# [Probleme] Internetverbindung einrichten über Router mit integriertem ADSL Modem



## Laire (15. Januar 2005)

Hallo,

ich bekomme es nicht eine Vernünftige Verbindung über meinen Router zu meinem Anbieter einzurichten.

Router: Linksys WAG54G

Ich habe bei meinem Router alles so eingestellt, wie es in der Anleitung beschrieben war.

Die Einstellung könnt Ihr unter: http://www.ug-team.de/recht/routerkonf.jpg 

einsehen. Bei meiner Netzwerk umgebung werden folgende Verbindungen angezeigt:







Die Hilcom-Verbindung ist noch von meinem alten DSL Modem (ohne Router).

Normalerweise sollte er ja in das Internetgehen sobald ich einen Browser öffne, aber das macht er nicht. Wenn ich bei Internetverbindung auf aktivieren gehe, zeigt er kurz an, das er Verbindet, aber beendet dann sofort wieder.

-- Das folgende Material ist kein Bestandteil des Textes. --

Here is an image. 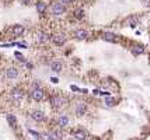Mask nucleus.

Das komische ist, das ich mit der alten Hilcom-Verbindung noch ins Internet rein kann, aber nur wenn ich dort Benutzername und Passwort eingeben, eigentlich sollte das ja mit der Eingabe der Verbindungsdaten in den Router automatisch gehen.

Ich habe jetzt wirklich keine Ahnung mehr woran es liegen könnt, bitte helft mir.

Dei Zugangsdaten zum Anbieter sind auf jeden Fall richtig eingegeben.


MfG
Markus"Laire"Bodmann


----------



## Johannes Postler (16. Januar 2005)

Bist du dir sicher, dass du den Router richtig angesteckt hast? Wenn die Hilcom-Verbindung noch funktioniert schaut es fast so aus, als wär dein Modem noch angesteckt?
Hat der Router evtl. ein automatisches Setup?


----------



## Laire (17. Januar 2005)

Problem gelöst, durfte keinen Namen bei Service-Name eintragen...


----------